I too am trying to imagine what kind of rock one can live under in a modern western city whereby you don’t even know that radio or TV exist?

Thanks to books like “My Name is Asher Lev,” the ultra-Orthodox have been a topic of fascination for decades. More recently, there’s a popular Netflix drama, “Shtisel,” out there about an ultra-Orthodox haredi family that I’m guessing doesn’t go into the less savory aspects of being penned up (almost literally) in such a small geographic area.

The article throws a short sop toward the these traditional folks in the first sentence of the below paragraph, then continues:

Ultra-Orthodox communities often provide their members with a sense of meaning, certainty, beauty and belonging that can prove elusive for those in the secular world. But more people than ever are asking Hillel for help in entering that world, 1,700 so far this year, with the number growing about 20 percent a year. A recent Tel Aviv University study suggested that 6 percent of Haredi adults leave their family’s religious communities.

So it sounds like life in those parts isn’t all a Netflix drama. After explaining how Hillel’s staff has quadrupled in four years, the article says that most of the leavers eschew any sort of religious garb. Left unanswered is whether these folks still consider themselves Jews or whether they’ve given up belief altogether. This 2007 Jerusalem Post piece says most are now secular.

Borovski is almost entirely cut off from her former life. When she was a child, she and her eight sisters kept house with their mother while her father studied Torah for 12 hours a day at the yeshiva. Her four brothers followed him as they came of age.

When she was 23, the rabbi called, and she soon found herself sitting silently next to an awkward young man while their parents talked. After a half-hour, they parted. Two months later, she saw him again at their wedding.

“No one asked me if I liked him,” she said.

Actually, 23 is old for that culture in terms of getting married. Sounds like her parents punted and got whoever was available to take on an older wife.

Sometimes, the Hillel hotline preaches patience. When Avi -Tfilinski first called as a 24-year-old rabbi experiencing a crisis of faith, unable to accept that his community’s strict religious rules reflected God’s will, Hillel warned him that leaving would mean never seeing his children again…

It took him 12 years to call the hotline again and to flee to the Hillel offices. His family, including 13 siblings, sat shiva, the Jewish ritual of mourning. To them, he was dead.

One other thing I wish the article had done was point out that many Orthodox Jews are highly educated, are open to the world and don’t make their women bear a zillion kids. There’s many varieties of Orthodox out there, yet the reader isn’t told that.

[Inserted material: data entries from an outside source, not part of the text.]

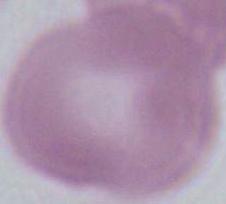
Summary:
  - Identification: erythrocyte
  - Magnification: 1000x
  - Modality: photomicrograph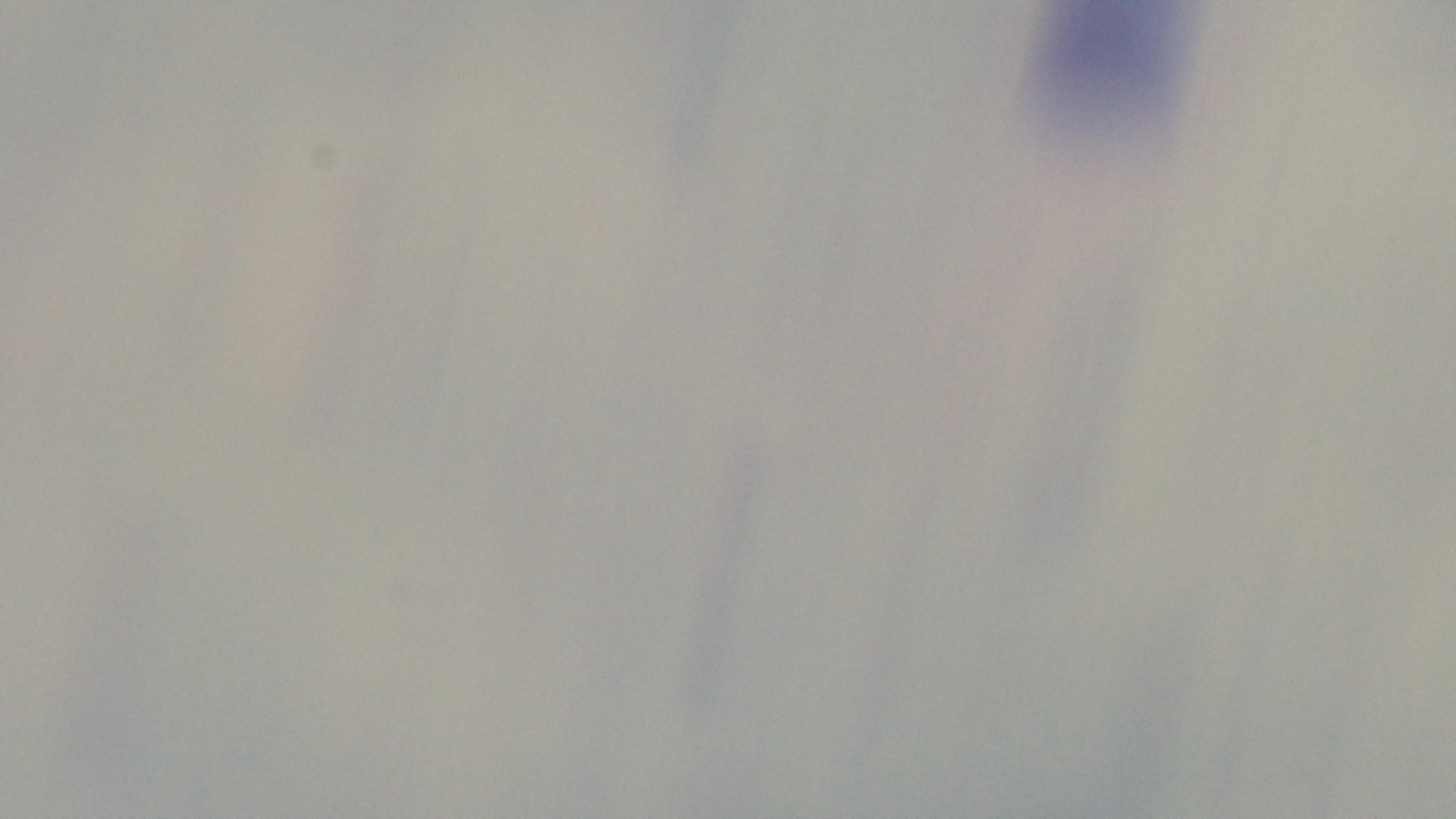

modality = light microscopy
capture = mounted 4K digital camera
malaria status = negative
preparation = thick blood film
field of view = single
stain = Giemsa
objective = 100x oil immersion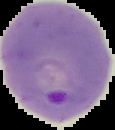

{
  "preparation": "thin blood smear",
  "image_type": "segmented cell region with the area outside set to black",
  "malaria_status": "parasitized",
  "image_size": "115×130 pixels"
}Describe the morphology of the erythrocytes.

I’m also curious if any of the staff at Hillel are Orthodox. And are there cases of people who’ve left the ultra-Orthodox, then returned? The Jerusalem Post reported in 2014 that a number of leavers end up committing suicide because,

If the transition is to a secular way of life, rather than to another stream of Judaism, the background usually involves a loss of belief in God, the validity of the scriptures and the existence of a single irrefutable truth.

Add that to the loss of one’s family and yes, it appears that all one’s moorings have been removed.

There are a number of articles out there about Hillel’s work, meaning there’s no lack of grateful leavers to interview. YNet News did one this past spring about haredi soldiers in the Israeli army whose families have cut them off. There are many sides to this unusual culture and those who choose to leave it and the more articles we can get on this unresolvable religious conflict, the better.